--- Text excerpt ---
§ §
In [1]:
# Importing libraries needed to scrape
import requests
from bs4 import BeautifulSoup
import pandas as pd
import re
# This will be heavily commented as you can imagine it's easy to forget a python library lol

In [2]:
needed_headers = {'User-Agent': 'Mozilla/5.0 (Windows NT 10.0; Win64; x64) AppleWebKit/537.36 (KHTML, like Gecko) Chrome/91.0.4472.124 Safari/537.36'}

res = requests.get("https://www.themoviedb.org/movie", headers=needed_headers)
res.status_code
# An exit status of 200 means OK :)


200

In [3]:
# Creating an instance of the BeautifulSoup class
# also im going to be using lxml instead html.parser lets see how that goes
soup = BeautifulSoup(res.text, "lxml")

# We won't call soup for our own sanity!

In [4]:
web_content = soup.get_text().strip()
# using .strip() right now gets rid of trailing whitespaces but not leading??? wtf? will figure out
print(web_content[:15])

Popular Movies 


### Extracting the title of the web page using various methods:

In [5]:
# Extracting title
soup.title


<title>Popular Movies — The Movie Database (TMDB)</title>

In [7]:
# Another method of fetching the title
soup.select("title")[0].getText()

'Popular Movies — The Movie Database (TMDB)'

### We will use functions to help ease our workflow:

In [9]:
# Generalizing initial task with the help of functions..
def vaccum(url: str) -> BeautifulSoup:
    try:
        # I am not a robot
        needed_headers = {'User-Agent': 'Mozilla/5.0 (Windows NT 10.0; Win64; x64) AppleWebKit/537.36 (KHTML, like Gecko) Chrome/91.0.4472.124 Safari/537.36'}
        res_func = requests.get(url,headers=needed_headers)

        # Raise exception if status code is 5xx or 4xx
        res_func.raise_for_status()

        return BeautifulSoup(res_func.text, "lxml")
    
    except requests.exceptions.RequestException as e:
        # Catch all request-related errors 
        print(f"An Error occured!: {e}")
        return None
    
    finally:
        print("Excecution FIN")

In [10]:
# test case 1: a working url
vaccumed = vaccum("https://www.themoviedb.org/movie")
# This works, won't call it for obvious reasons

Excecution FIN


In [None]:
# test case 2: malformed/incorrect URLS
vaccum("https://www.themovipepepe.org/what")
§ §
--- Brief 1 ---
Can you turn the code cell in the web-scraping notebook that begins "# Generalizing initial task with the help of functions.." into a short bulleted list of what the function does?
--- Brief 2 ---
Reproduce the stretch of the web-scraping notebook from "### We will" through "res_func.raise_for_status()".
--- Brief 3 ---
In the web-scraping notebook, which parser is used in place of html.parser when creating the BeautifulSoup instance?
The material after this point has no connection to the web-scraping notebook.
§ §
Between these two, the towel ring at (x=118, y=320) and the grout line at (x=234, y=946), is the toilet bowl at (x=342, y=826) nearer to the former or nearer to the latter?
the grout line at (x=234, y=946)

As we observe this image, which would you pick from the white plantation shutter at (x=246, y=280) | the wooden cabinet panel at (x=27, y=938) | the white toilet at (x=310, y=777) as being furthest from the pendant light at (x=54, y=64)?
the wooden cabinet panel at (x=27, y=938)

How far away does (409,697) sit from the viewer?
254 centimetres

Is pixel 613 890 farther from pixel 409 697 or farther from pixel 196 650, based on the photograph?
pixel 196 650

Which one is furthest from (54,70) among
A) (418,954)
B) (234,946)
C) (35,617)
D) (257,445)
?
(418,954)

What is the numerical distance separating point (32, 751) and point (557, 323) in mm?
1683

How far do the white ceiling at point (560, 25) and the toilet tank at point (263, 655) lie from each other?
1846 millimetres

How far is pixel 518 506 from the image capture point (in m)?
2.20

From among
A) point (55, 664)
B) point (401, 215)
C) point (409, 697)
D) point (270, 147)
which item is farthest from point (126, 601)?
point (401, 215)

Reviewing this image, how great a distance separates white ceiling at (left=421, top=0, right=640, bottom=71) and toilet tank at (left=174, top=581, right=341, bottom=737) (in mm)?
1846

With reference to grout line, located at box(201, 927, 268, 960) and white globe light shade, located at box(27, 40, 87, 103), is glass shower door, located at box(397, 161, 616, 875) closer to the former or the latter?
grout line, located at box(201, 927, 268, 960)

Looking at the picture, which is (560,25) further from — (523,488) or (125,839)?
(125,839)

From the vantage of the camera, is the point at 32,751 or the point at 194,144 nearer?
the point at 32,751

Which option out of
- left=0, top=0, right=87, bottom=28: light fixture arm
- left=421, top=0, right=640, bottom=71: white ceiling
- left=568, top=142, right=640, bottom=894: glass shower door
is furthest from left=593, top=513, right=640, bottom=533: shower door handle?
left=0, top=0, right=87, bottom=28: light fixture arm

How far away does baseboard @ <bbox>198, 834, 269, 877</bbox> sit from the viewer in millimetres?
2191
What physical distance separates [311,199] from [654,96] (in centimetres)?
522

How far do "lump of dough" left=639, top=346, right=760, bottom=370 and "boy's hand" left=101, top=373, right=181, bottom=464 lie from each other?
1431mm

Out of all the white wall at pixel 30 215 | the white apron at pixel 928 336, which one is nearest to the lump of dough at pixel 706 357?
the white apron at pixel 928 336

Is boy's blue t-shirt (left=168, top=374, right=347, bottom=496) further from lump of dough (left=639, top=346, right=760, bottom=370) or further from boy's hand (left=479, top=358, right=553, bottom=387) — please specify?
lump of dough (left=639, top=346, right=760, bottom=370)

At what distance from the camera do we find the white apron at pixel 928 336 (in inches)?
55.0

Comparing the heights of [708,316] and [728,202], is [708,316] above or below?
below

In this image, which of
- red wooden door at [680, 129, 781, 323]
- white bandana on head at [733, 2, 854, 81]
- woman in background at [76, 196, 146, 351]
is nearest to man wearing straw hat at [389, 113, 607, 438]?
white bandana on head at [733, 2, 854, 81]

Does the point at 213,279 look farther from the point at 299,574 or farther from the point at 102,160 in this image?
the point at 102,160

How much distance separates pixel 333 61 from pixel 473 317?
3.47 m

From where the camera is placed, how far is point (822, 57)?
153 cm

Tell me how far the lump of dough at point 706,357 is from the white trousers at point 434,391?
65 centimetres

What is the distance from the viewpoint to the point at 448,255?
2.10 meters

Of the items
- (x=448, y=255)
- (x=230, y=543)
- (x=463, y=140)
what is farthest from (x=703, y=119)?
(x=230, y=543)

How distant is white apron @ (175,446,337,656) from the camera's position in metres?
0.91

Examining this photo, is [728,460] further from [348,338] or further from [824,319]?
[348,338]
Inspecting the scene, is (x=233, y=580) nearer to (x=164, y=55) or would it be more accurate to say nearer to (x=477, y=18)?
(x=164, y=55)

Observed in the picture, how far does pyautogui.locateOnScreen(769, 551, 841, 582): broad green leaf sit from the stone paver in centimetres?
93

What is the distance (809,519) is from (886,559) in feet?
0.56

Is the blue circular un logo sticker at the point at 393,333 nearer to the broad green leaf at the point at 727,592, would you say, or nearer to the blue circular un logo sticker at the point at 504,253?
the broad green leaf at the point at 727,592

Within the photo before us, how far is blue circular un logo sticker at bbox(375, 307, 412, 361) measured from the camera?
§ §
--- Exercise output 1 ---
- Defines a function, `vaccum`, that takes a URL string.
- Sends a GET request to that URL with a browser-style User-Agent header.
- Raises an exception if the status code is 4xx or 5xx.
- On success, returns the page parsed by BeautifulSoup with the "lxml" parser.
- On any request-related error, prints an error message and returns None.
- Always prints "Excecution FIN" at the end.

--- Exercise output 2 ---
### We will use functions to help ease our workflow:

In [9]:
# Generalizing initial task with the help of functions..
def vaccum(url: str) -> BeautifulSoup:
    try:
        # I am not a robot
        needed_headers = {'User-Agent': 'Mozilla/5.0 (Windows NT 10.0; Win64; x64) AppleWebKit/537.36 (KHTML, like Gecko) Chrome/91.0.4472.124 Safari/537.36'}
        res_func = requests.get(url,headers=needed_headers)

        # Raise exception if status code is 5xx or 4xx
        res_func.raise_for_status()

--- Exercise output 3 ---
lxml